|| 1. Original Project Aims/Objective: The project objective is to produce a configurable and portable simulation capability for developing and validating real-time metrics for assessing flight performance, workload, and situational awareness. There are three integrated specific aims: (1) Define the system architecture for integrating vehicle and environmental models with the simulation environment. (2) Perform a critical analysis of four piloted tasks: MPCV/Orion docking, MPCV/Orion entry, Lunar Landing, and EVA SAFER self-rescue. Simulator data will be analyzed to identify candidate metrics for performance, workload, and situational awareness as well as operationally relevant options for presenting feedback to the operator. (3) Conduct a series of experiments using the simulated spaceflight tasks and real-time metrics engine to baseline performance, workload, and situational awareness in each task in order to develop algorithms and methods for alerting the operator to deviations from nominal.
2. Key Findings: In project year 1, we completed the development of the system architecture for integrating the vehicle models with our simulation framework, calculating objective workload metrics from flight performance data, performing speech recognition for situation awareness estimation, and rendering an out-the-window view using NASA's Engineering Dynamic On-board Ubiquitous Graphics (DOUG) Graphics for Exploration (EDGE) package. We developed a portable ground station, which includes a single PC, two joysticks (a rotational hand controller (RHC) and a translational hand controller (THC)), five monitors, speakers, and a microphone. Three prior lunar landing simulations – all developed under prior NSBRI projects (Project SA01604 Fuel Contour Display, HFP02001 Mode Transition and Failure Detection models) – and the SAFER EVA self-rescue scenario were integrated in the simulation. These simulations will provide the basis for the planned year 2 experimentation for developing and validating the implemented real-time performance metrics. Three real-time objective workload metrics were prototyped for implementation with the Mode Transition simulation (Hainley et al., 2013). These included the baseline implementation of a two-chose secondary task response time, an analysis of the entropy of the RHC inputs, and the root mean square error (RMSE) of the difference between the actual and guidance recommended attitude during piloted flight. The RHC entropy and attitude RMSE metrics were chosen based on post-hoc analysis of prior experiment data. In addition, we implemented a real-time speech recognition engine to analyze the accuracy of required key system state callouts as a measure of situation awareness (see Hainley et al., 2013). In this implementation, the utterances spoken by the user are recognized by the speech engine and then compared against the actual simulated vehicle state and are scored correct based on temporal (e.g., did they make the callout within 2 seconds?) and spatial (e.g., did they make the callout within 10 feet of the actual altitude?) boundaries. It is this feedback – both from the secondary task response time, mental workload, and situation awareness metrics – that we plan to further develop in the out years of the project to refine the presentation to the pilot for making operations more safe and efficient.

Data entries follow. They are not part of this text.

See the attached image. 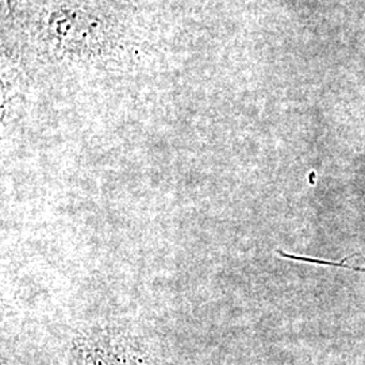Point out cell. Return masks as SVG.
Listing matches in <instances>:
<instances>
[{"label": "cell", "mask_w": 365, "mask_h": 365, "mask_svg": "<svg viewBox=\"0 0 365 365\" xmlns=\"http://www.w3.org/2000/svg\"><path fill=\"white\" fill-rule=\"evenodd\" d=\"M279 255L283 256L284 259H289V260L302 261V262H310V264H319V265H327V267H339V268H345V269H352V271H359V272H365V264L363 267L359 265H351L346 264L345 260L341 262H334V261H325L317 260V259H312V257H304V256H294L289 253H283L282 250H279Z\"/></svg>", "instance_id": "cell-1"}]
</instances>
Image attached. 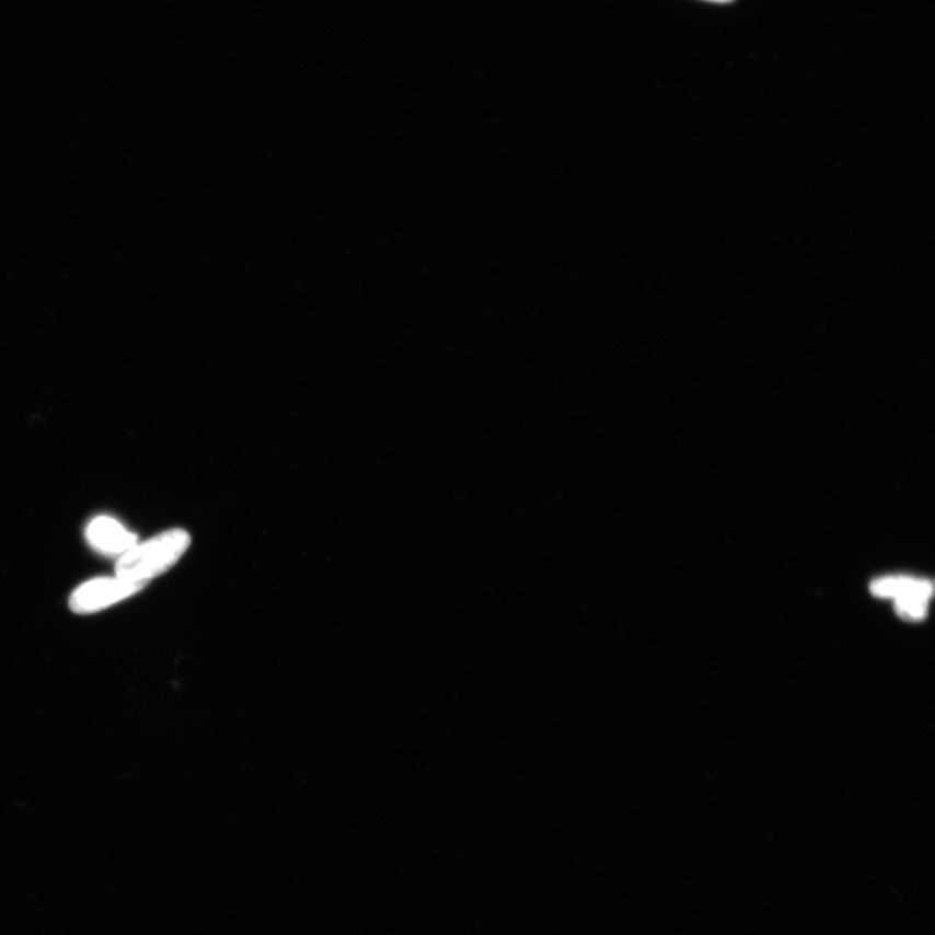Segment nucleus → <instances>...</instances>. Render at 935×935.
Masks as SVG:
<instances>
[{
    "label": "nucleus",
    "mask_w": 935,
    "mask_h": 935,
    "mask_svg": "<svg viewBox=\"0 0 935 935\" xmlns=\"http://www.w3.org/2000/svg\"><path fill=\"white\" fill-rule=\"evenodd\" d=\"M191 544V535L174 529L148 542L136 544L118 557L116 576L146 586L152 578L171 569Z\"/></svg>",
    "instance_id": "1"
},
{
    "label": "nucleus",
    "mask_w": 935,
    "mask_h": 935,
    "mask_svg": "<svg viewBox=\"0 0 935 935\" xmlns=\"http://www.w3.org/2000/svg\"><path fill=\"white\" fill-rule=\"evenodd\" d=\"M145 588L141 584L120 577H101L82 584L69 597V609L79 615L101 612L123 600L137 595Z\"/></svg>",
    "instance_id": "2"
},
{
    "label": "nucleus",
    "mask_w": 935,
    "mask_h": 935,
    "mask_svg": "<svg viewBox=\"0 0 935 935\" xmlns=\"http://www.w3.org/2000/svg\"><path fill=\"white\" fill-rule=\"evenodd\" d=\"M86 539L96 551L107 556L120 557L137 544L135 533L107 516H101L90 522Z\"/></svg>",
    "instance_id": "3"
},
{
    "label": "nucleus",
    "mask_w": 935,
    "mask_h": 935,
    "mask_svg": "<svg viewBox=\"0 0 935 935\" xmlns=\"http://www.w3.org/2000/svg\"><path fill=\"white\" fill-rule=\"evenodd\" d=\"M870 592L885 599L920 598L930 600L933 596V584L912 577H882L871 582Z\"/></svg>",
    "instance_id": "4"
},
{
    "label": "nucleus",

3. Impact of Key Findings on hypotheses, technology requirements, objectives, and specific aims of the original proposal: The development of the integrated simulation platform for running the vehicle models, recording/logging data, unobtrusively estimating workload and situation awareness, and providing visualizations and feedback to the pilot has significantly enhanced the capabilities for developing real-time performance metrics. By using typical spacecraft command and control tasks, such as piloted lunar landing, we have an initial operational scenario to test our metrics. The HRP Integrated Research Plan gap (SHFE-TASK-01) states, in part, that, …The successful management or evaluation of workload must include a consideration of the nature of individual tasks that operators must perform, the combinations of tasks that are performed during a work period, priorities among tasks, and individual differences among operators. The development and evaluation of real-time performance metrics in representative operational settings—which include task performance, workload, and situational awareness, and are measured objectively as well as subjectively—will provide valuable data for the validity assessment.
4. Proposed research plan for the coming year: In project year 2, we aim to begin conducting human-in-the-loop experiments with our lunar landing Mode Transition experiment to quantitatively compare the real-time performance metrics calculations with our baseline post-hoc measures of flight technical error, workload, and situation awareness. The real-time metrics that are analyzed and collected on-the-fly will be quantitatively compared against the prior approach to analyze the data after-the-fact. This will be done in close collaboration with our team mates at the University of California, Davis. In addition, an operationally relevant approach for fusing the vehicle flight data, workload, and situation awareness data will be developed, as well as an approach for providing feedback will be prototyped and evaluated. In project year 2, we also aim to develop and integrate Orion/MPCV rendezvous and docking and atmospheric entry models with our simulation. Real-time performance metrics will also be developed and integrated with this simulation, with the goal of having consistent metrics between classes of simulations. Lastly, we propose to deliver and install a copy of our simulation station at NSBRI Headquarters to provide a foundational capability for subsequent test and evaluation with operators and subject matter experts.